Russland: Wenn das Blatt sich wendet

Russland: Wenn das Blatt sich wendet
Auch wenn die Meuterei in Russland scheiterte: Wladimir Putin ist angezählt. Und die Frage, was nach ihm kommt, macht Sorge.
Andreas Schwarz

Andreas Schwarz

Wer böse ist, zieht das Böse an. Es gibt wohl kaum jemanden in unseren Breiten (außer notorischen Putin-Verstehern) und in der Ukraine, der in den vergangenen 16 Monaten nicht darauf gehofft hätte, dass sich das Blatt gegen den Kreml-Herrscher und Kriegstreiber wendet. Dass er zur Verantwortung oder sonst irgendwie aus dem Verkehr gezogen würde.

Aber durch Jewgeni Prigoschin?
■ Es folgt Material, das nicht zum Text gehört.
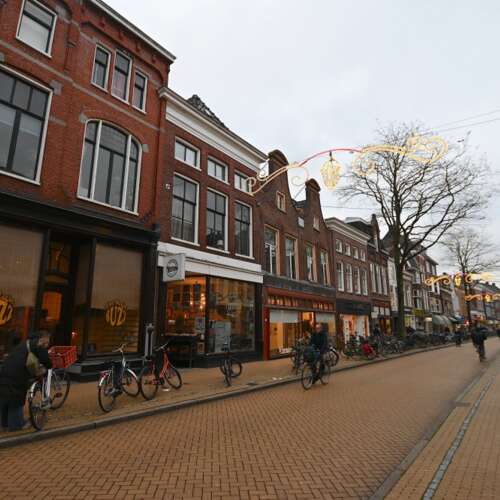 Foto #0 Appartement Steentilstraat Groningen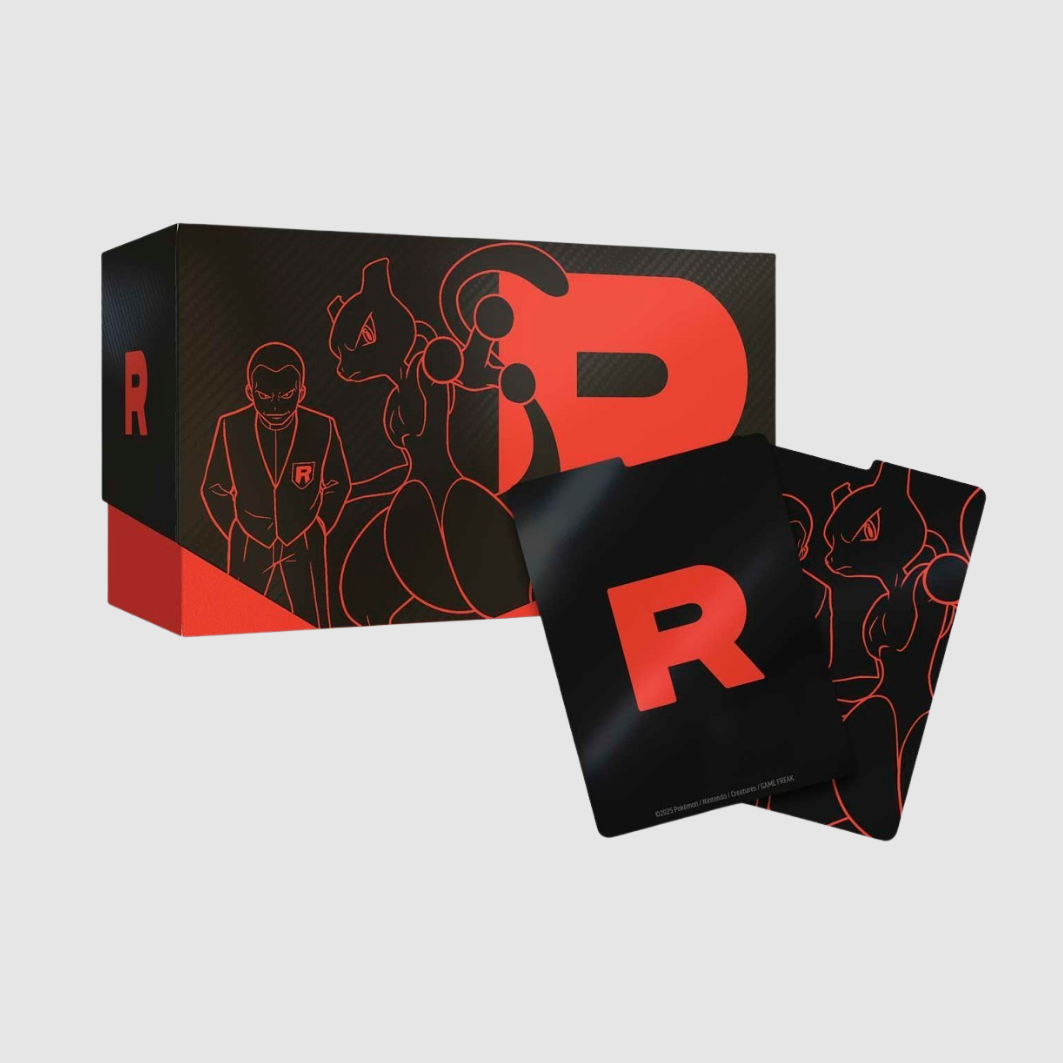 Pokémon TCG: Scarlet & Violet-Destined Rivals Elite Trainer Box (EN)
Den Chef der Wagner-Söldner, einst Koch und dann Schlächter im Dienste Putins?

Zunächst war  ohnehin alles sehr  undurchsichtig, was da an dramatischen Nachrichten und Bildern aus Russland durchdrang: Söldner, die im Süden des Landes in Städte ein- und dann auf Moskau marschieren;  ein Wagner-Chef, der mit Putins Militärs und der Ukraine-Lüge (Bedrohung Russlands durch Kiew  und NATO) abrechnet, den Marsch in die Hauptstadt  aber wieder abbläst; Moskau, das Anti-Terrormaßnahmen ergreift; und ein Präsident, der in einer beklemmenden Rede die Meuterei geißelt – und neben dem üblichen Geschwurbel von der Aggression  feindlicher (Neo)Nazis  ein ungewohnt angeschlagenes Bild abgibt: So ernst herausgefordert war  Putins scheinbare Allmacht noch nie.

Wagner-Truppen erledigten in der Ukraine Drecksarbeit

Dabei wusste man über viele Monate nicht, was das für ein Spiel war, das Prigoschin und Putin da spielten: Die Wagner-Truppen, verstärkt um Schwerverbrecher aus russischen Gefängnissen, erledigten in der Ukraine die Drecksarbeit, die eine desolate russische Armee nicht erledigen konnte/wollte; sie metzelten Bachmut und andere Städte nieder und klagten über fehlende Unterstützung des Militärs. Und war seinerzeit nicht auch Putin stinksauer auf seine Generäle, die ihm einen Ukraine-Sieg im dreitägigen Handstreich versprochen hatten?

Aber für ein abgekartetes Spiel haben sich beide Akteure zu weit hinausgelehnt – ohne den anderen beim Namen zu nennen. „Meuterei“, „vor dem Volk verantworten“ zielt auf Prigoschin; und einer, der sich von seinen Militärs so narren lässt, meint umgekehrt den Schwächling Putin. Und dann war alles schon wieder vorbei.

Wir wissen nicht, wann  Russland (wieder) vor einem Umbruch steht. Wie stark der Rückhalt Putins in seinen höchsten Kadern ist. Wie sich die Eliten verhalten, die bisher Putin unterstützen.   Ob ein Übergang friedlich oder (bürger)kriegerisch vonstatten gehen würde.

Was nach Putin kommt

Aber was das angesprochene Wenden des Blattes in Moskau betrifft: Selten wurde deutlicher, wie ungewiss und vielleicht bedrohlich sein könnte, was allenfalls nach Putin kommt. Einer wie Prigoschin, der schon im Auftritt den Irrsinn verkörpert, der Putin gerne unterstellt wird? Wer wird der nächste sein? Aber so ist Geschichte, mit Möglichkeiten in viele Richtungen. Dann- doch-lieber-noch-Putin wäre, mit Blick auf die Geschichte der vergangenen Jahre und Monate, die jedenfalls falsche.